Britain being more an importer than exporter with big economy, it is dependent on Europe, China and India for its imports, and due to Brexit, UK has to look into other markets and might possibly tread on the path followed by Norway, by establishing bilateral trade agreements with European nations even after coming out of European Union rather than reaching an agreement with other countries. According to Nasscom, Brexit will also have a negative impact on the $108 billion Indian IT sector in the short-term. Auto components Motherson Sumi, Mahindra CIE, Bharat Forge like auto components manufacturers are going to be badly affected as the EU’s economy is expected to slow down which will lead to the decrease in auto industry sales, and hence, will be a huge blow to these companies. Rupee may depreciate further because of the double-effect of foreign fund outflow and dollar rise which may increase petrol and diesel prices as well. In that case, the government may want to reduce additional excise duty imposed on fuel when it was on a downward trajectory. This may increase fiscal deficit. Sensex and Nifty will continue to stumble. Due to fall in value of Pound sterling, Indian import companies in UK may report loss.

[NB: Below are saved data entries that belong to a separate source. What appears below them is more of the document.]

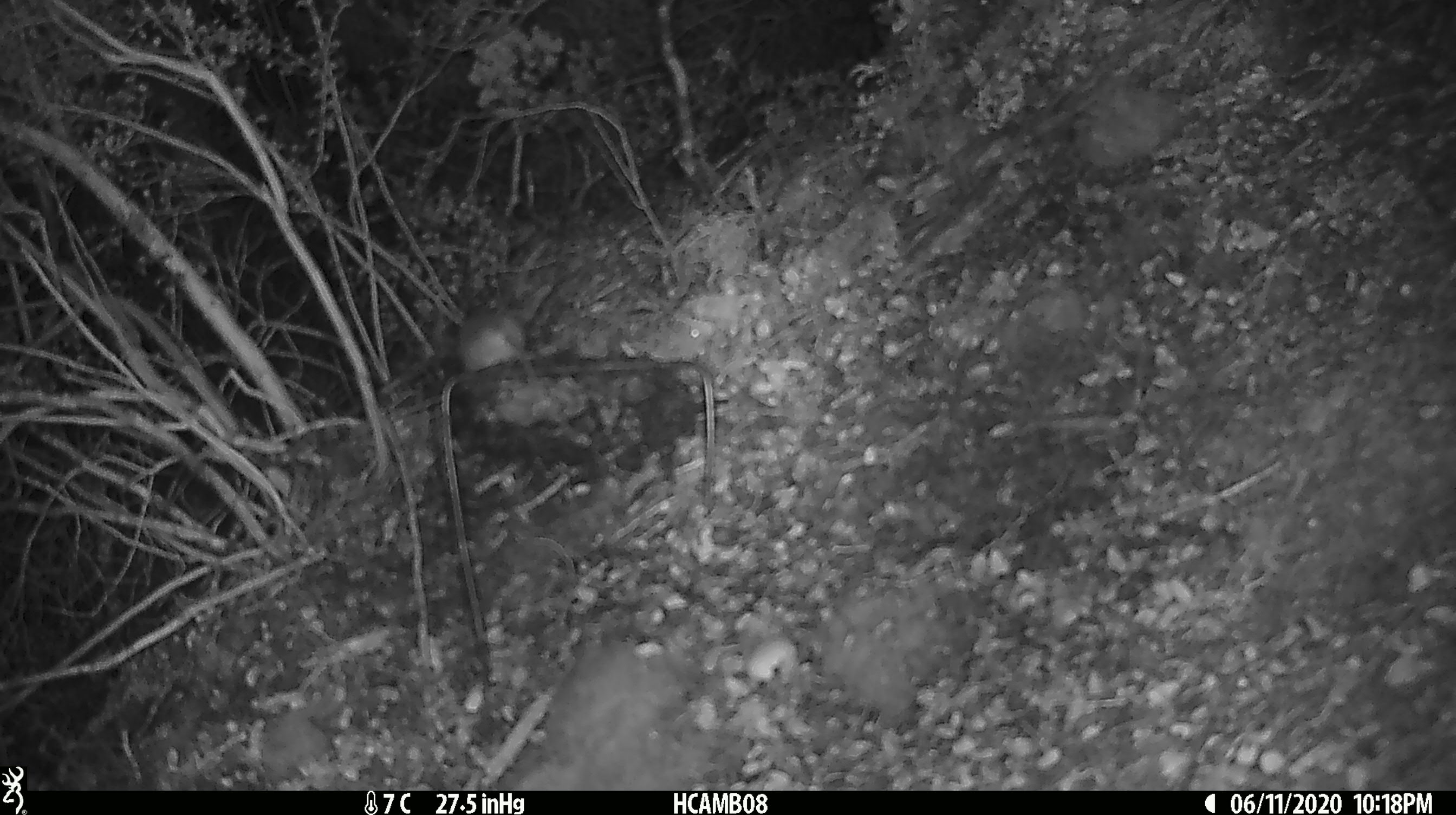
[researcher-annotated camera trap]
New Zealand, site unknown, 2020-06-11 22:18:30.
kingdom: Animalia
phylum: Chordata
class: Mammalia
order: Rodentia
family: Muridae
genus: Mus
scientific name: Mus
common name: mouse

However, Brexit will provide certain benefits to India for example since the exit, UK would seek to build new alliances and trade pacts. India, being one of the fastest growing economies, would stand to benefit from it, and thus it could receive a good amount of investments. A new bilateral deal with Britain would not include the restrictive EU competence. India is the third largest source of FDI to the UK in terms of numbers of projects and it continues to increase, UK also is looking to attract FDI especially after the Brexit, this opens the doors for negotiation. With lower pound value, Indian companies may be able to acquire many hi-tech assets. Britain’s industry and economic growth has benefitted due to large number of immigrants it received because of EU refugee policy. Now with the exit, UK will face labour shortage which could be filled by Indian labour market.
The fact that yields in major advanced economies have fallen more means India offers greater yield differential, making bonds attractive to foreign investors in the near term. In the short run, there won’t be any significant impact to India’s exports, while over the medium term India’s exports especially in consumer oriented sectors and services, will depend on the severity of slowdown in UK and ructions in the exchange rate. Brexit would weaken global growth and lead to a decline in commodity prices, which will help the macro fundamentals, be it fiscal deficit, current account deficit or inflation. It will give the government more levers to pump up the investment cycle. With UK supporting India NSG bid, we could expect a stronger ally in the UK than EU.
RBI Governor Raghuram Rajan said the Central bank will infuse whatever liquidity is needed into the Indian market to keep it “well behaved”. SEBI and stock exchanges have beefed up their surveillance mechanism to deal with any excessive volatility.